Jan Goossens is zonder twijfel een van onze indrukwekkendste en productiefste taalgeleerden. Werken van zijn hand met internationale weerklank zijn: Strukturelle Sprachgeographie (1969), Was ist Deutsch – und wie verhaelt es sich zum Niederlaendischen? (1971), Deutsche Dialektologie (1977), Sprachatlas des noerdlichen Rheinlands und des suedoestlichen Niederlands “Fraenkischer Sprachatlas” (1981, 1988, 1994, 2002) en in samenwerking met J. Taeldeman en G. Verleyen/C. De Wulf Fonologische atlas van de Nederlandse dialecten (1998, 2000, 2005).
Het hoofddoel in deze hoor-/werkcolleges is om belangrijke taalkundige verworvenheden in verband met het Nederlands en zijn dialecten in het bewustzijn van belangstellenden te doen leven, zodat ze er ook actief en creatief mee leren om te gaan.
In de eerste reeks van vijf lessen zal de historische fonologie van het Nederlands worden behandeld, in hetbijzonder die van het vocalisme, van het Westgermaans tot de moderne standaardtaal. Er wordt begonnen met de toelichting van een aantal grondbegrippen van die fonologie.

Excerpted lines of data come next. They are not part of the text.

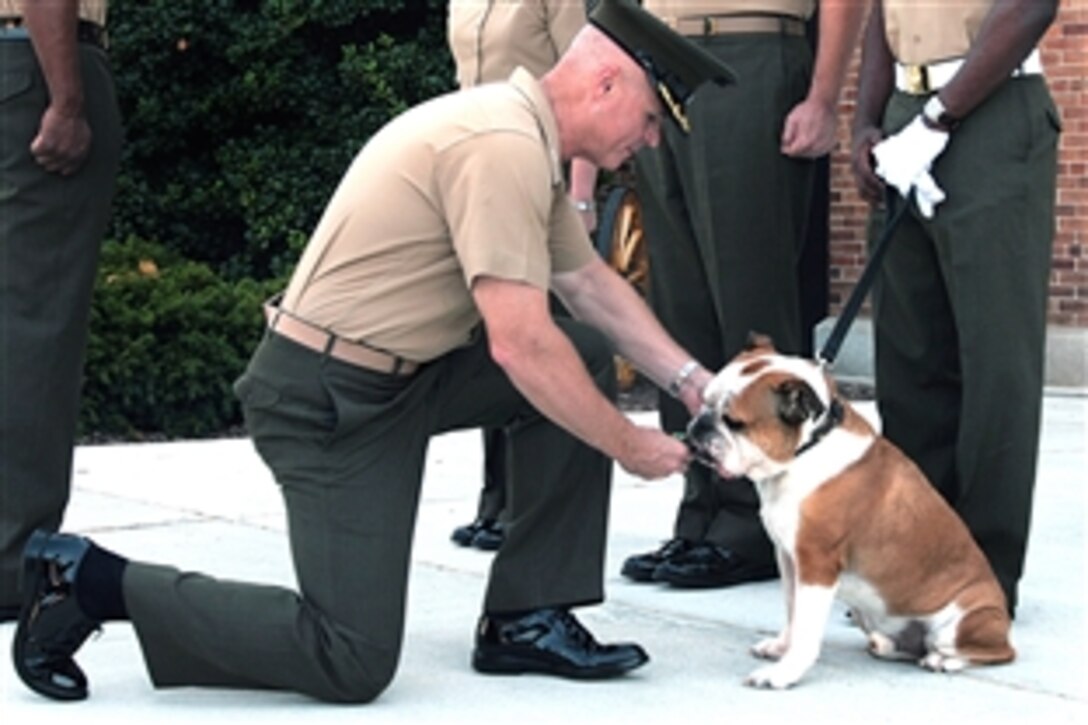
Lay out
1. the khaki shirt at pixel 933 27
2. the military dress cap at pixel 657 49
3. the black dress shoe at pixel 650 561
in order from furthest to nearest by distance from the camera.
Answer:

Vervolgens wordt de geschiedenis van de vocalen en diftongen in etappen (van Westgermaans naar Oudnederlands, van Oudnederlands naar Middelnederlands, van Middelnederlands naar Nieuwnederlands) besproken aan de hand van talrijke voorbeelden, die de deelnemers in het etymologisch woordenboek van De Vries en De Tollenaere kunnen vinden. Het is de bedoeling dat zij zo actief mogelijk meewerken, wat door een afwisseling van uiteenzetting door de docent en gezamenlijke bespreking van het voorbeeldmateriaal bereikt moet worden. Daarbij wordt bijzondere aandacht besteed aan de structurele samenhang: op ieder ogenblik van haar bestaan vormt de fonologie van het Nederlands een geheel. Maar tegelijk is er aandacht voor de in de loop van de tijd groeiende diversiteit, die tot het ontstaan van een Nederlands dialectlandschap heeft geleid. Op een vergelijkbare manier, maar beknopter, zal de geschiedenis van het consonantisme worden behandeld, die ingewikkelder is dan men op het eerste gezicht zou denken.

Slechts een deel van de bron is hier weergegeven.